The campaign was launched on February 10 with a short film entitled The Banker starring Bill Nighy and written and directed by Richard Curtis. The film has been viewed 330,000 times on YouTube alone, posted on countless newspaper and blog sites and will soon be screened in selected cinemas in the UK. The international campaign is also taking off with coalitions stepping up their efforts in the US and Europe. The German coalition has made its own version of The Banker , with France and US soon to follow.
Members of the coalition were joined today at the official Westminster launch of the campaign by Stephen Spratt, chief economist at the New Economics Foundation to make the political and economic case for the Robin Hood Tax to MPs.

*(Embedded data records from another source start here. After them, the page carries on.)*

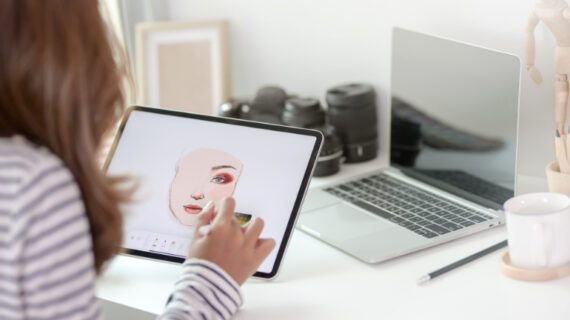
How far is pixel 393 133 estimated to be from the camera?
1.26 meters

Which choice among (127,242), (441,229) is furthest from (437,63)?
(127,242)

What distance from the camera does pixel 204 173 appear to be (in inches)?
39.1

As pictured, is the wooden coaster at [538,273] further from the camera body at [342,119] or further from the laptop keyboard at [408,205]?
the camera body at [342,119]

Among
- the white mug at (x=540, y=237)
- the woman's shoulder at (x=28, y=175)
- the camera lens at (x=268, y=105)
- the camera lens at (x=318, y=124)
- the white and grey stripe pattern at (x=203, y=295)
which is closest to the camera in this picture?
the woman's shoulder at (x=28, y=175)

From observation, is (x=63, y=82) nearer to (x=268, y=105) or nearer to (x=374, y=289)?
(x=374, y=289)

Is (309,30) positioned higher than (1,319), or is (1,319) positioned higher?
(309,30)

Richard Curtis joined them on the panel to present the creative elements of the popular campaign.
Since the weekend more than 2,000 Robin Hood supporters, the online merry men and women, have emailed their MPs to ask them to attend today’s Parliamentary briefing.
Max Lawson, Head of Policy for Oxfam Great Britain said: “It is clear there is a huge public appetite for this campaign. To have gained 120,000 Facebook fans in just two weeks shows that there is real appetite for a tiny tax on banks to fund good causes at home and abroad. The fact that this is almost four times the combined total of the Facebook sites of Conservatives, Labour and Liberal Democrats sends a clear message to our leaders that the public demands action.”
Claire Melamed, Head of Policy at ActionAid, said: “This campaign has fired the imagination of charities, unions, green groups and thousands and thousands of ordinary people around the world.
“Politicians from any party proposing steep cuts or tax rises will now face serious questions from voters about why they are choosing to make the public pay for the financial crises rather than put this tiny tax on the banks that caused it. The Robin Hood Tax campaign has shown that there is a real alternative, if politicians are brave enough to take it."